Information provided |
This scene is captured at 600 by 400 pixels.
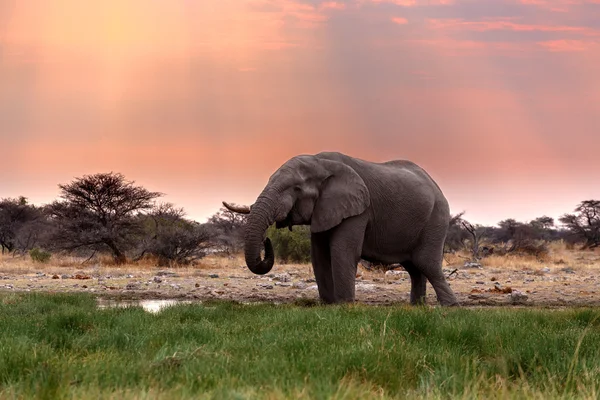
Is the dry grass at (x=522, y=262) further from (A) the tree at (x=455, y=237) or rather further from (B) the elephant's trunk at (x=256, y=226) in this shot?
(B) the elephant's trunk at (x=256, y=226)

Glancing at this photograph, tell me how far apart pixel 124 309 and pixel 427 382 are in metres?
6.49

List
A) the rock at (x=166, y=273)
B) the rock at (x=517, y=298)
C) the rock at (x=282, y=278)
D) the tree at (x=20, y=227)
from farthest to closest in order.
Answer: the tree at (x=20, y=227)
the rock at (x=166, y=273)
the rock at (x=282, y=278)
the rock at (x=517, y=298)

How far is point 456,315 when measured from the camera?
29.2 feet

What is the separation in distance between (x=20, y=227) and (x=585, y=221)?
43771mm

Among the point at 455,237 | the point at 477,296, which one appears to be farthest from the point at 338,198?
the point at 455,237

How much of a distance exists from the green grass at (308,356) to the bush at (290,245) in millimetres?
21600

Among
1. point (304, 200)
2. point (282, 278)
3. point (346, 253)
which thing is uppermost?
point (304, 200)

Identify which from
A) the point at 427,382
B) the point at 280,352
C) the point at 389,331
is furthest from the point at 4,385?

What to work on |
Write out every line of the records above word for word, omitting the pictures.

The result |
This scene is captured at 600 by 400 pixels.
Is the dry grass at (x=522, y=262) further from (A) the tree at (x=455, y=237) or rather further from (B) the elephant's trunk at (x=256, y=226) in this shot?
(B) the elephant's trunk at (x=256, y=226)

Glancing at this photograph, tell me how far apart pixel 124 309 and pixel 427 382 are in metres?
6.49

List
A) the rock at (x=166, y=273)
B) the rock at (x=517, y=298)
C) the rock at (x=282, y=278)
D) the tree at (x=20, y=227)
from farthest to closest in order.
Answer: the tree at (x=20, y=227)
the rock at (x=166, y=273)
the rock at (x=282, y=278)
the rock at (x=517, y=298)

How far is point 456,315 when measured from the camera?
29.2 feet

What is the separation in distance between (x=20, y=227) and (x=585, y=221)?
43771mm

Among the point at 455,237 | the point at 477,296, which one appears to be farthest from the point at 338,198?
the point at 455,237

How much of a distance exists from the green grass at (308,356) to the bush at (290,245) in millimetres?
21600

Among
1. point (304, 200)
2. point (282, 278)
3. point (346, 253)
which thing is uppermost?
point (304, 200)

Identify which from
A) the point at 427,382
B) the point at 280,352
C) the point at 389,331
is furthest from the point at 4,385?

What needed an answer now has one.